A large part of vulnerability analysis is just having the time to crunch through enough possibilities. Expertise and smarts definitely speed this up but there's a lot of just turning the crank until something falls out. Even a relatively dumb model with some good prompting will find vulnerabilities if you ask it to and give it the time and resources to do so.

Completely agree. Its all about time spent.

Been in the security industry a long time as a software engineer. Security research is no different than any other engineering discipline. It is down to the time you are willing to invest and where in the abstraction you focus.

All of this pearl clutching and hand wringing over the capabilities of the models is silly to me. It has much less to do with some magical cybersecurity ability and much more to do with increasing ability of models to stay on task for long horizons. Any passionate engineer will recognize this - if you grind 10,000 hours you will find the solution to most problems, the problem is most people lack the motivation to even start, and are too risk averse to play hacker.

The NSAs claim that all government systems were hacked by mythos and they were shocked by that is farcical. They have been hacked over and over and over by many who took the risk and tried.

It's like they hired a competent red teamer to do internal pen testing for the first time, which we know is absolutely not the case.
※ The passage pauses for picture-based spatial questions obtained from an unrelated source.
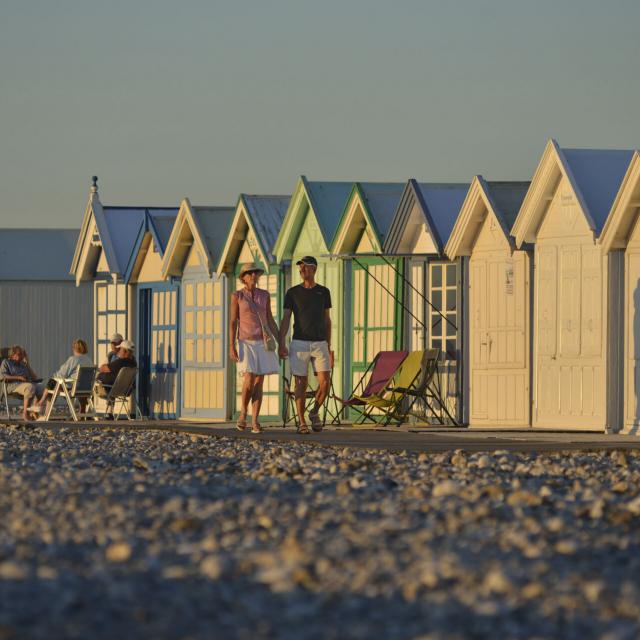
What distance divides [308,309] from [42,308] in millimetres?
24446

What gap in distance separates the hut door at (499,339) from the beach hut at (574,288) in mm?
330

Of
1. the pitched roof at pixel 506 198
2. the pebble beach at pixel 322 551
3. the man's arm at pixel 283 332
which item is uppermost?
the pitched roof at pixel 506 198

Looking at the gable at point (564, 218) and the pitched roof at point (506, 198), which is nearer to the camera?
the gable at point (564, 218)

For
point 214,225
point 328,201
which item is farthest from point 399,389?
point 214,225

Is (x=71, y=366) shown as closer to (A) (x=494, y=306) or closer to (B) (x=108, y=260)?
(B) (x=108, y=260)

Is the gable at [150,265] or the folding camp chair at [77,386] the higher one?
the gable at [150,265]

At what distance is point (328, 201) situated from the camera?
23.6 meters

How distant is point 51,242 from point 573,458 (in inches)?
1175

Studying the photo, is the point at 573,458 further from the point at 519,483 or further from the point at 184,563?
the point at 184,563

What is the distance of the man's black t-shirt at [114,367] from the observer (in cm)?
2602

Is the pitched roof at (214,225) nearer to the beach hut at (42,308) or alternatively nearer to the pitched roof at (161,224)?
the pitched roof at (161,224)

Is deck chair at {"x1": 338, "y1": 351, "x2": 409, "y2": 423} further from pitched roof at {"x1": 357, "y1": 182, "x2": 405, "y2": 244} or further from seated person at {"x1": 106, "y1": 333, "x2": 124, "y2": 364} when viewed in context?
seated person at {"x1": 106, "y1": 333, "x2": 124, "y2": 364}

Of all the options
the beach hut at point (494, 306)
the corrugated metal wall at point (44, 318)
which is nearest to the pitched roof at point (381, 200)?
the beach hut at point (494, 306)

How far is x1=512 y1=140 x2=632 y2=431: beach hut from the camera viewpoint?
18.6m
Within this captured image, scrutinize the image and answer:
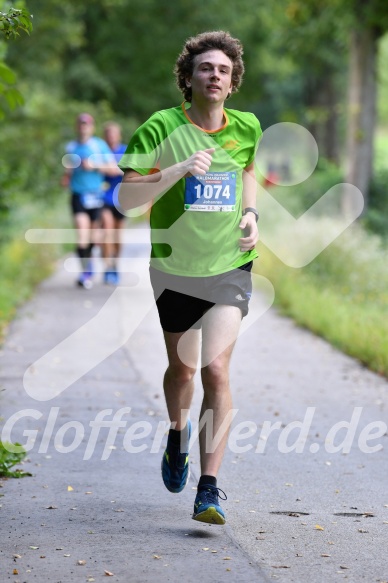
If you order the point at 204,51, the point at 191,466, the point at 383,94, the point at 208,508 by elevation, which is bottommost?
the point at 191,466

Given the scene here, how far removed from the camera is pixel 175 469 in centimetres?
554

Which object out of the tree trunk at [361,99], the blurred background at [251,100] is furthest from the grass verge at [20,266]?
the tree trunk at [361,99]

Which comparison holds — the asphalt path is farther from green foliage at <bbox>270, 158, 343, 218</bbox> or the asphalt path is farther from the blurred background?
green foliage at <bbox>270, 158, 343, 218</bbox>

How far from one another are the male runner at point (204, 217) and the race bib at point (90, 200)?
30.9 ft

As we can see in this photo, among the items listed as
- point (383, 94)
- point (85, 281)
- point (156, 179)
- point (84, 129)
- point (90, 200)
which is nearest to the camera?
point (156, 179)

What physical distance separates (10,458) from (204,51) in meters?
2.43

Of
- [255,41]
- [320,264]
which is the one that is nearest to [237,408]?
[320,264]

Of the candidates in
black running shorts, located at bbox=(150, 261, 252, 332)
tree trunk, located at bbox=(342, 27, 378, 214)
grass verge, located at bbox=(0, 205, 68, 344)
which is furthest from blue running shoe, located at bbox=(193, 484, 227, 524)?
tree trunk, located at bbox=(342, 27, 378, 214)

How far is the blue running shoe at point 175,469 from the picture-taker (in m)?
5.54

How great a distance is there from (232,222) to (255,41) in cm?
3993

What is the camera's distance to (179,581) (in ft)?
14.3

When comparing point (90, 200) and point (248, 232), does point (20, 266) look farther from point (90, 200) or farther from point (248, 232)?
point (248, 232)

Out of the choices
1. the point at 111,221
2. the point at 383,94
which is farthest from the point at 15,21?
the point at 383,94

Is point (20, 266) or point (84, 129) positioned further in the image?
point (20, 266)
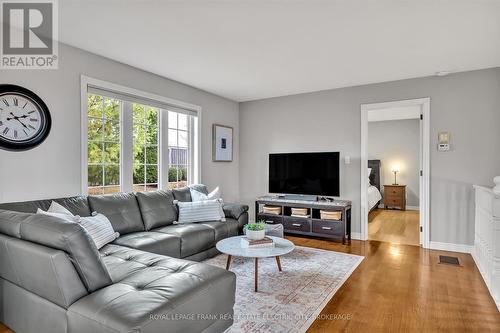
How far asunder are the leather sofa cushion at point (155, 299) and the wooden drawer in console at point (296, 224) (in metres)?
2.81

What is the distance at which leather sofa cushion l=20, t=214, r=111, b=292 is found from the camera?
5.13ft

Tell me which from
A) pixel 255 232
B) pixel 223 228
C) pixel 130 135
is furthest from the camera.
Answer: pixel 130 135

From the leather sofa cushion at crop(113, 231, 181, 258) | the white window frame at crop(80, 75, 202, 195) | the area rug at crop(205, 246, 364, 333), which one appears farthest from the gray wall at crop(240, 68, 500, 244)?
the leather sofa cushion at crop(113, 231, 181, 258)

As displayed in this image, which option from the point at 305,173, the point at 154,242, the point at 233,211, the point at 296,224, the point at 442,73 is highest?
the point at 442,73

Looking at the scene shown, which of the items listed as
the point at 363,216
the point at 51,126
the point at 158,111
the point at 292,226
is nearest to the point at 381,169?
the point at 363,216

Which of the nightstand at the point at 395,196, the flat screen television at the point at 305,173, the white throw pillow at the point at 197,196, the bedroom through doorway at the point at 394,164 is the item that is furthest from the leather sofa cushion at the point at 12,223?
the nightstand at the point at 395,196

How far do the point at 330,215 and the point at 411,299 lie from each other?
1.90 metres

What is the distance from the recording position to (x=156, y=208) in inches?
137

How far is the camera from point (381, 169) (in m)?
7.78

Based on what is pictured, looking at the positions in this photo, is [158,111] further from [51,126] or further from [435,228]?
[435,228]

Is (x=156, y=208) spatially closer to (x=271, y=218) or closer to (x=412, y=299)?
(x=271, y=218)

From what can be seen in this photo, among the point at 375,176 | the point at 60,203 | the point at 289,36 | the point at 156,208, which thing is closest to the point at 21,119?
the point at 60,203

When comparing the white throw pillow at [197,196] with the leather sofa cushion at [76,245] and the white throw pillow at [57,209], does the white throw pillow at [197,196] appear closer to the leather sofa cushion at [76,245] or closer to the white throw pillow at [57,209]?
the white throw pillow at [57,209]

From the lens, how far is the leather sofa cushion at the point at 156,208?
3.35 m
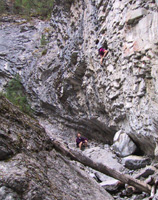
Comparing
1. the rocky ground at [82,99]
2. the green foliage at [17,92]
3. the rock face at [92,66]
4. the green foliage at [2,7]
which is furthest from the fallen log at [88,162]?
the green foliage at [2,7]

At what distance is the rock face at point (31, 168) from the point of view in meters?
2.08

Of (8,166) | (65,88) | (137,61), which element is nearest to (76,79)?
(65,88)

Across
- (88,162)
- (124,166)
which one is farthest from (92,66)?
(88,162)

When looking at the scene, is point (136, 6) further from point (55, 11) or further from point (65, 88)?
point (55, 11)

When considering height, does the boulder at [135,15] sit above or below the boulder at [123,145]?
above

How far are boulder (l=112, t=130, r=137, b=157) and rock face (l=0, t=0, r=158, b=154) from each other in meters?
0.23

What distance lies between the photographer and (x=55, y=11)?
1766 centimetres

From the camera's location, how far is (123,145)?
840 centimetres

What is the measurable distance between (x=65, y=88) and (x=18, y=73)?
246 inches

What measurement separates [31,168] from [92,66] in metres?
8.79

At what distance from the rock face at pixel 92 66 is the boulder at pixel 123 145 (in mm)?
227

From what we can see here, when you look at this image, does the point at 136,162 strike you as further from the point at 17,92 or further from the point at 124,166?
the point at 17,92

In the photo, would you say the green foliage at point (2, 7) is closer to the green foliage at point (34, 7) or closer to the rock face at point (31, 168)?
the green foliage at point (34, 7)

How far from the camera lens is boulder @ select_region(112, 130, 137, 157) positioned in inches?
322
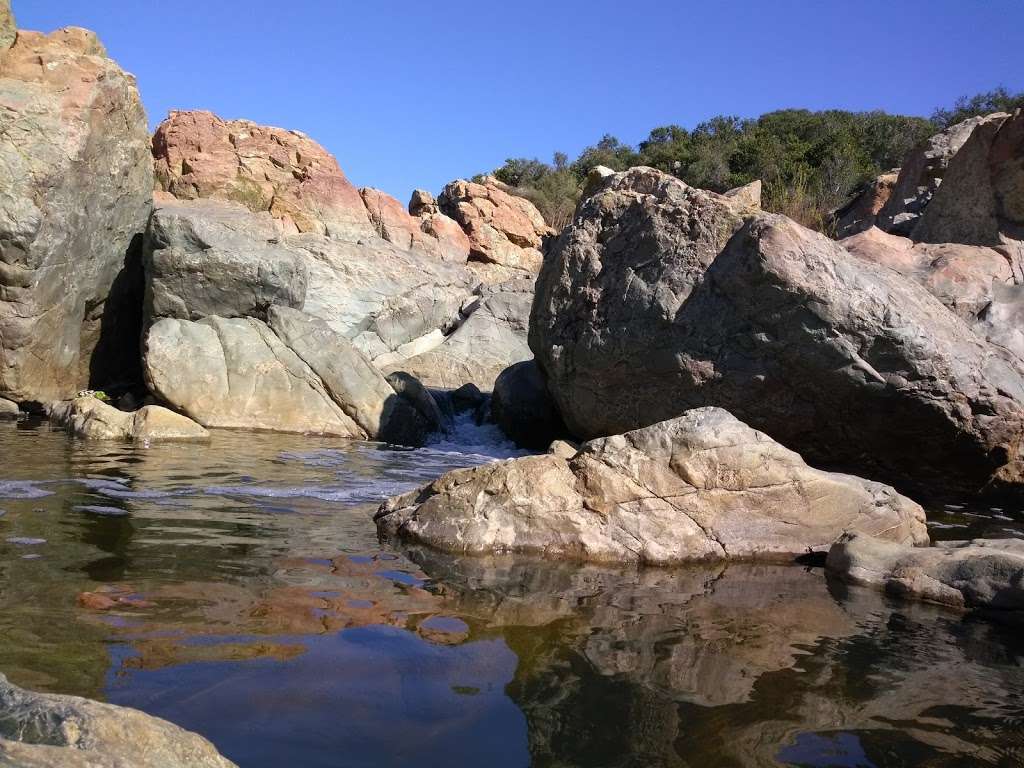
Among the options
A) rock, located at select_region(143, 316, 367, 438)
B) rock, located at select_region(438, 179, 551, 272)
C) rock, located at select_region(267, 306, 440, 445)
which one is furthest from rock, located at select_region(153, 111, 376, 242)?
rock, located at select_region(143, 316, 367, 438)

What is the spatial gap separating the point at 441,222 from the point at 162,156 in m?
7.22

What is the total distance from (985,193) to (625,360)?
221 inches

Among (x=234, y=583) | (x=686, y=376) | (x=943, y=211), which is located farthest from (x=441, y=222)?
(x=234, y=583)

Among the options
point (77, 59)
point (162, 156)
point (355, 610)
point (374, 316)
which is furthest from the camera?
point (162, 156)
They have been doing it for years, and almost certainly surfacing the exact same kinds of findings each time, but they haven't been honest with the public about it and can scapegoat mythos now.

> Any passionate engineer will recognize this - if you grind 10,000 hours you will find the solution to most problems, the problem is most people lack the motivation to even start, and are too risk averse to play hacker.

This. I'd love to spend my whole day hacking stuff, but I need to pay my bills.

Now with AI tooling my late night/weekend hobby hacking stuff is at least getting done. I'm definitely progressing with things that I began 2 years ago and I had to stop as other life priorities took over.

That entirely depends on whether a “smart enough” model is a genius or where that cutoff is.

To your second question, a clear plateau would be a piece of software that is 100% secure, without vulnerabilities. Since that’s impossible for anything more than a trivially simple program, particularly when you consider an ecosystem, I think there won’t be a plateau. If you use model A to secure program Dog, smarter model B could find a vulnerability in Dog or just skip to attacking Dog’s OS, firmware, etc.